С этим мнением трудно не согласиться с учетом как примеров современной практики тарикатских братств, так и исторических фактов. Так, большинство участников движения Шамиля никак не были связаны с суфизмом, а само понятие «шейх» в отношении лидеров национально-освободительного движения Гази-Мухаммада, Гамзатбека и Шамиля, а дальнейшем Хаджи-Мухаммада Согратлинского и Нажмутдина Гоцинского означало не суфийский шейх, а шейх-предводитель, имам. То есть суфийское значение термина «шейх» было преобразовано в значение «политический, военный лидер». Любопытно, что во многих обнаруженных нами арабоязычных списков силсила – генеалогической цепочке духовной преемственности в тарикате – имена таких шейхов, как Шамиль и Гази-Мухаммад, отсутствуют. Другие преемники Джамалуддина аль-Гази-Гумуки, такие как Мама Дибир ар-Ручи и Мухаммад аль-Хуккали, вообще не принимали участие в Кавказской войне[3].

Конечно, было бы неверным ставить под сомнение то, что сам Гази Мухаммад и Шамиль были накшбандийскими шейхами, так же как и вовсе отрицать роль суфизма в Кавказской войне, однако, как пишет М. Кемпер, это учение передало антиколониальной борьбе лишь организационную структуру.

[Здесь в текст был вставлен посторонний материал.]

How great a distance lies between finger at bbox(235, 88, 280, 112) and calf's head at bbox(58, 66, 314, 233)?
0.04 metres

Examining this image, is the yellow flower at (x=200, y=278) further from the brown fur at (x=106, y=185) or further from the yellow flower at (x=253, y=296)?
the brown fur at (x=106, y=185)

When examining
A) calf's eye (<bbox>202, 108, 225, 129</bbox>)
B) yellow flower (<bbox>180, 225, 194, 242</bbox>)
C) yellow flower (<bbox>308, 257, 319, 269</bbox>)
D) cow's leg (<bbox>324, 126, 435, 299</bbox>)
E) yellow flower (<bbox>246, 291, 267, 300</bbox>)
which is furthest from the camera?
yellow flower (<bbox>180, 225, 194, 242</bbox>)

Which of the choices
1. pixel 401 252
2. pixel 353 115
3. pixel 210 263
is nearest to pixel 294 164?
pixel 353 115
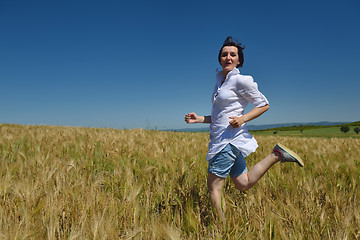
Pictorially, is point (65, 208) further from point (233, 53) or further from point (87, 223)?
point (233, 53)

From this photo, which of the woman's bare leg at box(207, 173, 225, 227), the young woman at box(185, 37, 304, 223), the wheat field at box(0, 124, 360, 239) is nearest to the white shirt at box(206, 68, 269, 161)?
the young woman at box(185, 37, 304, 223)

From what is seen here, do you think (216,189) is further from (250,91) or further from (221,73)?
(221,73)

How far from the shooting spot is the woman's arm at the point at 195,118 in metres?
2.09

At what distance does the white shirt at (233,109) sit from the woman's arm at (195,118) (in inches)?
10.0

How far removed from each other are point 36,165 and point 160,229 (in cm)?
192

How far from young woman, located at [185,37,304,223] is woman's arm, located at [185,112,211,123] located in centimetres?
23

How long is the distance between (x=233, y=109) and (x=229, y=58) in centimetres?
48

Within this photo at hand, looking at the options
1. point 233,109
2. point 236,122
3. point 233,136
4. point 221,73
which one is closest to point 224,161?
point 233,136

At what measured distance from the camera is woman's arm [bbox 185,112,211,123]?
2090mm

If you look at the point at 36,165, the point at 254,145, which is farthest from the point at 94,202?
the point at 36,165

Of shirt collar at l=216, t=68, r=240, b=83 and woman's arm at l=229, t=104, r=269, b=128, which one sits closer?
woman's arm at l=229, t=104, r=269, b=128

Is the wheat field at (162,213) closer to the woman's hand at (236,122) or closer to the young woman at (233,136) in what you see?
the young woman at (233,136)

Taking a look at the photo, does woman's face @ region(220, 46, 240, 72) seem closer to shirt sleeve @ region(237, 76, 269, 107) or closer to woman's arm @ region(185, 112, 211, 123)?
shirt sleeve @ region(237, 76, 269, 107)

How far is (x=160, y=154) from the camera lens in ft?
10.0
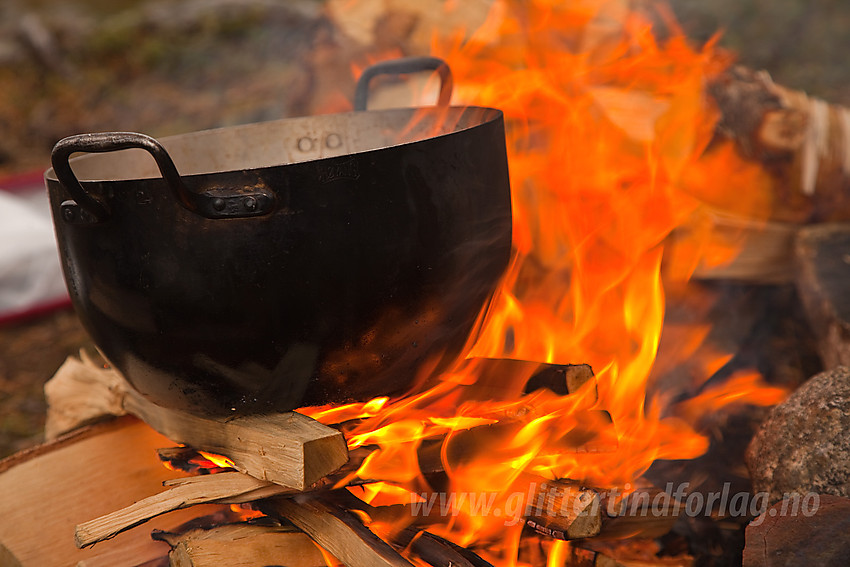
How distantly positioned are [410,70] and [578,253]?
24.9 inches

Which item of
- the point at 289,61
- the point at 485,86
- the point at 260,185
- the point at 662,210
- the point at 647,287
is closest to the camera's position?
the point at 260,185

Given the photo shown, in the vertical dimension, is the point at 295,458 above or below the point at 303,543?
above

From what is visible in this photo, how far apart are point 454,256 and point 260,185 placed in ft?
1.23

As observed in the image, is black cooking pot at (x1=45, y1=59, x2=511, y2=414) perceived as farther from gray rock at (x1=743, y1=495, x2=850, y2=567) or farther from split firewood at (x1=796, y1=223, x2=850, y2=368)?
split firewood at (x1=796, y1=223, x2=850, y2=368)

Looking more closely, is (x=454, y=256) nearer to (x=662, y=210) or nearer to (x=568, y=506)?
(x=568, y=506)

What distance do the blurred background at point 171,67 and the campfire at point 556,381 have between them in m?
0.64

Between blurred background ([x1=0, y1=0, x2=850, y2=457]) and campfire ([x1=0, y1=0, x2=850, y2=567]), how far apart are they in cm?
64

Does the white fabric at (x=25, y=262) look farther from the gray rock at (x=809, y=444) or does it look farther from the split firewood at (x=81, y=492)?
the gray rock at (x=809, y=444)

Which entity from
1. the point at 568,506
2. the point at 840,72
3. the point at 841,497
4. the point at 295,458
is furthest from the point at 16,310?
the point at 840,72

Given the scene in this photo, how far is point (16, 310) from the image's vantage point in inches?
138

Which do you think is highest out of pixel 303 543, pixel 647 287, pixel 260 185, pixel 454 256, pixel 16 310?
pixel 260 185

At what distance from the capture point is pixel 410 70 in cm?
182

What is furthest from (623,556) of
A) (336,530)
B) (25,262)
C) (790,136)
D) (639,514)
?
(25,262)

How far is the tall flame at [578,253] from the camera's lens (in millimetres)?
1501
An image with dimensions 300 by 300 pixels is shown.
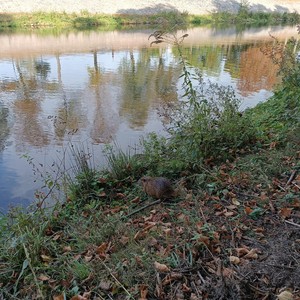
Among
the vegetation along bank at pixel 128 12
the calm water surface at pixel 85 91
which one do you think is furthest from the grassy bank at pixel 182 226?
the vegetation along bank at pixel 128 12

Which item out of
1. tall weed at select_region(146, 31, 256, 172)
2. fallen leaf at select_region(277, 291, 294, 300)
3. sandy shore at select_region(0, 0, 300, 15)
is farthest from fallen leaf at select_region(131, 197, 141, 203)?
sandy shore at select_region(0, 0, 300, 15)

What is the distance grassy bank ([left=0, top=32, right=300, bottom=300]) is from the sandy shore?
996 inches

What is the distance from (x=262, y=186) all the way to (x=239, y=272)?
1.33 meters

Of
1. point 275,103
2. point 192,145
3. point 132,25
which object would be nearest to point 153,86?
point 275,103

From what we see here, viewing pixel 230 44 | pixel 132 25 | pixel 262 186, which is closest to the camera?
pixel 262 186

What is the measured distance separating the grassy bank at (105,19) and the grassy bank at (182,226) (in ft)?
55.7

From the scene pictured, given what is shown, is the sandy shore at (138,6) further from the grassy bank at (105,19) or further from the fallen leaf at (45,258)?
the fallen leaf at (45,258)

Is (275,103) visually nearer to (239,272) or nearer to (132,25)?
(239,272)

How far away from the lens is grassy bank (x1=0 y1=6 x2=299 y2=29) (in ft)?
76.7

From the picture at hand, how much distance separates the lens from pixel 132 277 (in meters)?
2.28

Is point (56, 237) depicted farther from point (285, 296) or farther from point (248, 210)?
point (285, 296)

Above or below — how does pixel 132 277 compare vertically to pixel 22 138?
above

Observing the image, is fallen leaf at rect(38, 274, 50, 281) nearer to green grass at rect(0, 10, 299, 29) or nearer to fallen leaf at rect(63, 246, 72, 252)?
A: fallen leaf at rect(63, 246, 72, 252)

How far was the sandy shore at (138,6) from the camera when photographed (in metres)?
25.7
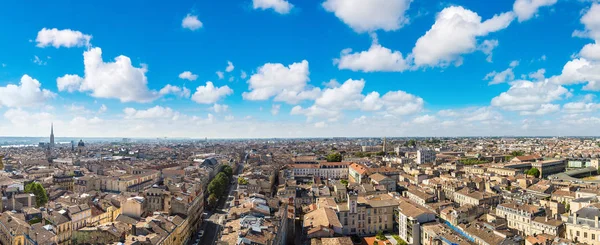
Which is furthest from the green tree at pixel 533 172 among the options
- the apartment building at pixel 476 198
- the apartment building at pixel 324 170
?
the apartment building at pixel 324 170

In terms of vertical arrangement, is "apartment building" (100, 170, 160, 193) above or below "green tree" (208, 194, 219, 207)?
above

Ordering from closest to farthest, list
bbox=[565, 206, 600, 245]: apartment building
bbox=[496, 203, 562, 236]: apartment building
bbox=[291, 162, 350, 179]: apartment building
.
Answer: bbox=[565, 206, 600, 245]: apartment building, bbox=[496, 203, 562, 236]: apartment building, bbox=[291, 162, 350, 179]: apartment building

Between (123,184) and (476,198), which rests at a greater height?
(123,184)

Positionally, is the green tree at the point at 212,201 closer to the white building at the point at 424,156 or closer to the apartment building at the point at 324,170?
the apartment building at the point at 324,170

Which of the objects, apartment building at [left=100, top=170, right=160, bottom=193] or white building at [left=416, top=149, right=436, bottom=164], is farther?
white building at [left=416, top=149, right=436, bottom=164]

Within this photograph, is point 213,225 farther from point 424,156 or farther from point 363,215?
point 424,156

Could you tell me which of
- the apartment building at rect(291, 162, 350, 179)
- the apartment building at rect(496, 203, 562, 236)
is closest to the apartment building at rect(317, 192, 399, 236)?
the apartment building at rect(496, 203, 562, 236)

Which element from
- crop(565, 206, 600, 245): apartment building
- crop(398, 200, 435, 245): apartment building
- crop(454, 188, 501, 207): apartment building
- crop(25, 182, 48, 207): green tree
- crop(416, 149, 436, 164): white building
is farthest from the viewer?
crop(416, 149, 436, 164): white building

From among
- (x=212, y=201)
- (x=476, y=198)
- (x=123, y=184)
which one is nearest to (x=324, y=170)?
(x=212, y=201)

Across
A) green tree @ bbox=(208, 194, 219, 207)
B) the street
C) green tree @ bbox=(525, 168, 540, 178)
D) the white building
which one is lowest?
the street

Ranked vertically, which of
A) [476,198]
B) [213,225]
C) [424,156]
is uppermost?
[424,156]

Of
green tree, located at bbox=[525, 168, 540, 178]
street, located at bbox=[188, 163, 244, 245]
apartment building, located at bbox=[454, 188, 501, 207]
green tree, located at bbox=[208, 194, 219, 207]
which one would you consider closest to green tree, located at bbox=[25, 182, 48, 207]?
green tree, located at bbox=[208, 194, 219, 207]

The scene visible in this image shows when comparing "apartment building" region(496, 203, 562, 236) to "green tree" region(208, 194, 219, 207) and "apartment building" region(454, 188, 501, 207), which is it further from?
"green tree" region(208, 194, 219, 207)

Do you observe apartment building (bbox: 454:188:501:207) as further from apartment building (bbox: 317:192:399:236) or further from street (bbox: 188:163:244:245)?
street (bbox: 188:163:244:245)
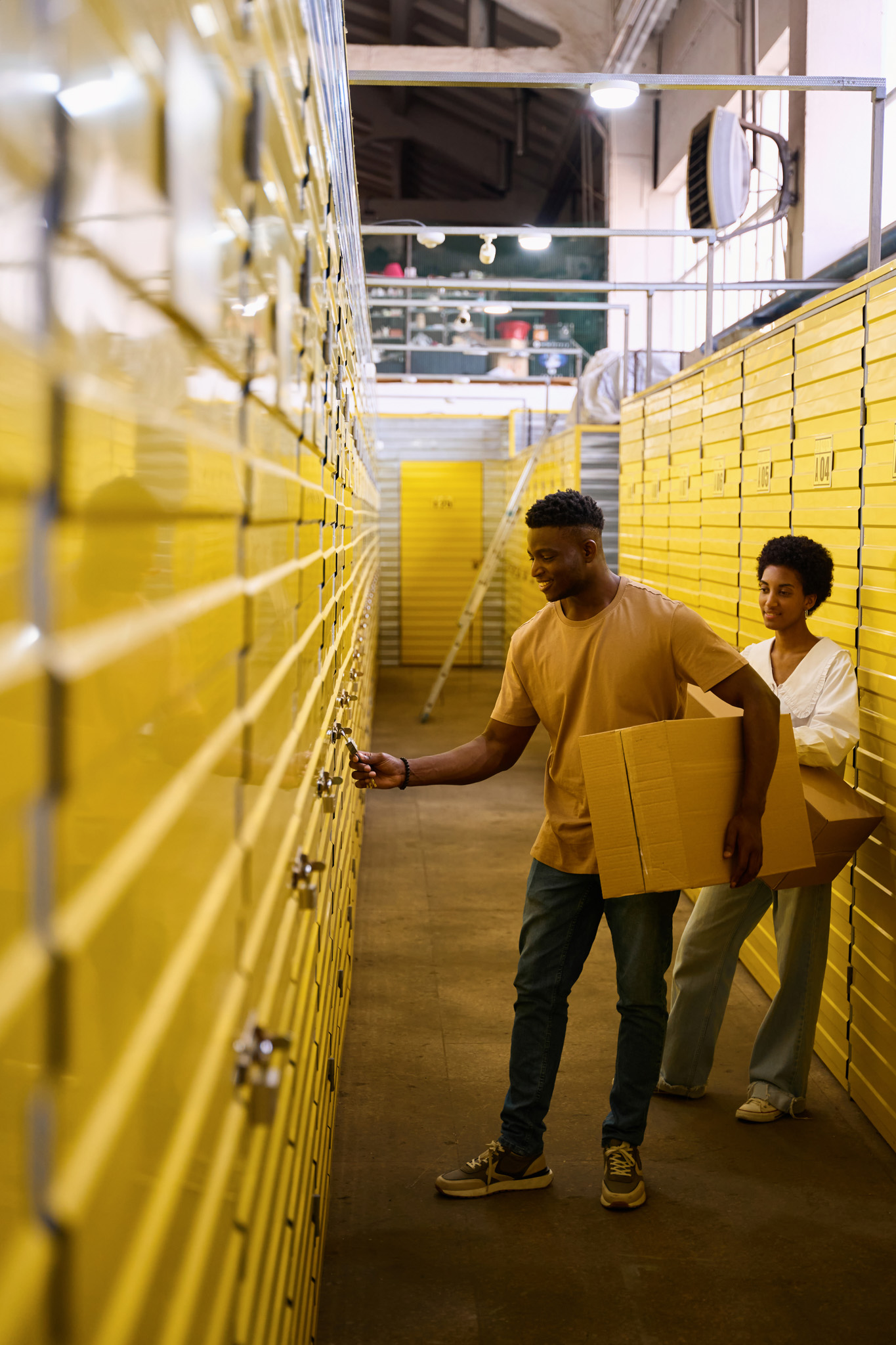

Поскольку со стороны официальных чиновников царской администрации была выдвинута определяющая роль суфизма в Кавказской войне, то после падения имамата Шамиля российские власти на Кавказе уделяли пристальное внимание распространению суфизма, «вредного» с их точки зрения течения.

В 1877 г. в Дагестане и Чечне вспыхнуло восстание, основными причинами которого М. А. Мусаев называет «искусственное ограничение роли духовенства в жизни дагестанского общества, лишение его реальной власти в светской сфере, выселение влиятельных духовных лиц, попытки христианизации и русское переселенческое движение, создание конкурирующей системы образования, ограничение сферы использования арабского языка и шариатских норм права и другие причины, прежде всего связанные с идеологическими и политическими воззрениями дагестанского духовенства»[4].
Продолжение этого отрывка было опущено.